Yeah, they said "weon" in Chile. Its the equivalent to the "Tío" in Spain, and "guey" in Mexico.
I can't judge about the Colombian guy, there's a Colombian in my classroom, and sometimes we don't understand a shit of what he's saying... too much "bacano", "cucha", "chimbo", "chimba", "enguayabado", "pana", "parce", etc. A lot of words we don't know and we just make a weird face and yell him to speak in spanish, hahaha.
Mmmm, I'm not sure if you are right, usually in the mexican dubbing, they let the names without translating.

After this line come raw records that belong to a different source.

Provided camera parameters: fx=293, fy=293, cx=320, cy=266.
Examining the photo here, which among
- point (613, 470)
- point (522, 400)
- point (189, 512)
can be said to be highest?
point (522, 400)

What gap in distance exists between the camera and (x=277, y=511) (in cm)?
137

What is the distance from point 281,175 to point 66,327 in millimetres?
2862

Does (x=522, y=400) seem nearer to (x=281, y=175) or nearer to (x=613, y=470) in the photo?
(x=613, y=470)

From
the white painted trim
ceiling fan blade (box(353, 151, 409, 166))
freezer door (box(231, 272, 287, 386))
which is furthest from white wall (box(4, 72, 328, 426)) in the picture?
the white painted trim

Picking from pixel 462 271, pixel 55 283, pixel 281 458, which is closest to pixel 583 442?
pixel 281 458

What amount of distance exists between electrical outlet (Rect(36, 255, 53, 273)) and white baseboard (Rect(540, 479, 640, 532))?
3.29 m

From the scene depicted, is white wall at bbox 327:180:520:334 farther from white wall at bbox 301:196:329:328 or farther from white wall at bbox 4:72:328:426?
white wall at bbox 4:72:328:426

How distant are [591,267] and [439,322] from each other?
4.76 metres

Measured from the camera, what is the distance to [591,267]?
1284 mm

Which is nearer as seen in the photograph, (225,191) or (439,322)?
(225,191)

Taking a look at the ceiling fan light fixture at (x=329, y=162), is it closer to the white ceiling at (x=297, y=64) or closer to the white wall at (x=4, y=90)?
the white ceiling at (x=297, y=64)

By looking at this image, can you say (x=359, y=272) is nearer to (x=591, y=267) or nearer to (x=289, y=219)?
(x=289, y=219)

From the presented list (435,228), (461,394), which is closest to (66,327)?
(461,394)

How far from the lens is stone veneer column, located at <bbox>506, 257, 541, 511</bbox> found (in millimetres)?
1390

For example, in Mexico we don't translate Superman, Spiderman, Sandman, Batman, or titles of things like, "Batman the Dark Knight Rises"(In Spain they're translated to "Hombre Maravilla, Hombre de arena, Hombre murcielago, "Hombre murcielago, caballlero de la noche asciende"; I can't even write them without cringing...)

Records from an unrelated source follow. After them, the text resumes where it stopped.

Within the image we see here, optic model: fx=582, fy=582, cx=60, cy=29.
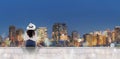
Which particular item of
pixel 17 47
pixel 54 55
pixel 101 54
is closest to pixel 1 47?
pixel 17 47

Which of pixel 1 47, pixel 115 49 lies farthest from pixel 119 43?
pixel 1 47

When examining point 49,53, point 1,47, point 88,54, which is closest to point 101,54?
point 88,54

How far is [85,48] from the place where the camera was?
47.7 ft

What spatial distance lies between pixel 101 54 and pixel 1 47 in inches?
Answer: 98.5

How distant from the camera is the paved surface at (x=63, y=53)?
47.4 feet

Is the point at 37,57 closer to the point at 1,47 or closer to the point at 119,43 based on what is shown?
the point at 1,47

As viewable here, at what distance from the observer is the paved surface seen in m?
14.5

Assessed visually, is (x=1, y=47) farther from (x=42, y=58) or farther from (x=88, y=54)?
(x=88, y=54)

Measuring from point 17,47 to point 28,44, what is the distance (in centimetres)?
29

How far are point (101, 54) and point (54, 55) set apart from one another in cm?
117

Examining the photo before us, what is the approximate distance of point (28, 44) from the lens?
47.6 ft

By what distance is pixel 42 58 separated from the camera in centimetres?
1446

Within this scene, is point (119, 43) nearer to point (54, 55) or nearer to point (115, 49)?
point (115, 49)

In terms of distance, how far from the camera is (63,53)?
14469 millimetres
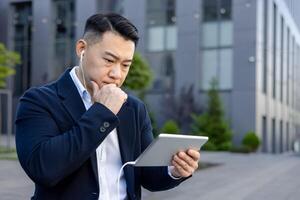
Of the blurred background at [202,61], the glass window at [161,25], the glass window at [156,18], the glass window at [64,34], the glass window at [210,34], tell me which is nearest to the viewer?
the blurred background at [202,61]

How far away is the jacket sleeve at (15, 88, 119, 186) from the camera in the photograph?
1.53 meters

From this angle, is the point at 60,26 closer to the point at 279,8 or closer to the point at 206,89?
the point at 206,89

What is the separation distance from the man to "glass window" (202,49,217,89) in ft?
83.9

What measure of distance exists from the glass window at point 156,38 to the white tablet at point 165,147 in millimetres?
26902

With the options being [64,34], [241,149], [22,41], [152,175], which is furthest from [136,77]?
[22,41]

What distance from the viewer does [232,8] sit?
87.7 ft

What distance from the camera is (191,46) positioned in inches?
1082

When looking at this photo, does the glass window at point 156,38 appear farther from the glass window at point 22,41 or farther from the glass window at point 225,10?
the glass window at point 22,41

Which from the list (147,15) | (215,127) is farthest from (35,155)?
(147,15)

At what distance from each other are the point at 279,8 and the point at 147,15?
440 inches

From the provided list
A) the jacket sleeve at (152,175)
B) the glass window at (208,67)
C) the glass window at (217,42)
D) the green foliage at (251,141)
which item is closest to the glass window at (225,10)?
the glass window at (217,42)

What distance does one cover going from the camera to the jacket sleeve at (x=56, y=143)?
1531 millimetres

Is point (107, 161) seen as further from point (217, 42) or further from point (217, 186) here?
point (217, 42)

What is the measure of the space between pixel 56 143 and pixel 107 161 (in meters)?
0.28
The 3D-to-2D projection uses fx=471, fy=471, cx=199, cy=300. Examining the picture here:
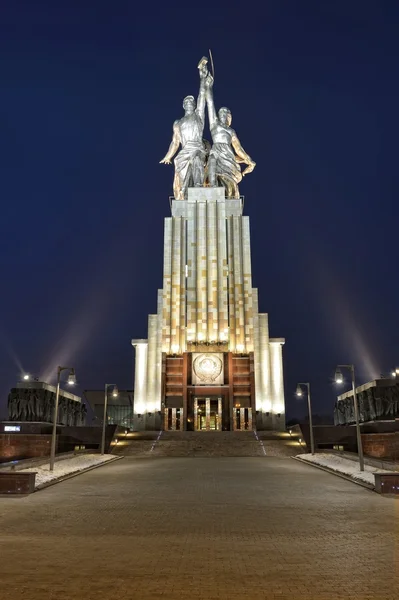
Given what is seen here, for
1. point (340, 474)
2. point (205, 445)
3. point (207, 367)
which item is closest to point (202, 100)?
point (207, 367)

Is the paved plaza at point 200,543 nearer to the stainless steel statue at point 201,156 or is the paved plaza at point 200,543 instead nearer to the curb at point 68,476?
the curb at point 68,476

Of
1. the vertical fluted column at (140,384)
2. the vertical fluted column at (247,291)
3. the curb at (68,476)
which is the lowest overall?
the curb at (68,476)

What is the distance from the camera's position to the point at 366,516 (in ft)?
39.5

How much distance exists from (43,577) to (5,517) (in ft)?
17.6

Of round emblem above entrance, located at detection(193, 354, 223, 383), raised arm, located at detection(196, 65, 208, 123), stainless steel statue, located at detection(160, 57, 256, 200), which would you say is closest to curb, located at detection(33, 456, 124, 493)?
round emblem above entrance, located at detection(193, 354, 223, 383)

That is one of the reason of why if I have to hear something translated to spanish, at least I want it to be the Mexican/latin american version.
I'll never forget that Spiderman game... translated in Spain. "Vamos Espiderman atrapa al Doctor Pulpo" or... Halo 2. "Eso es otro Jalo." (That's another Halo.) [In the Halo 3 dubbing, doing in Mexico, it was said the same way that in English.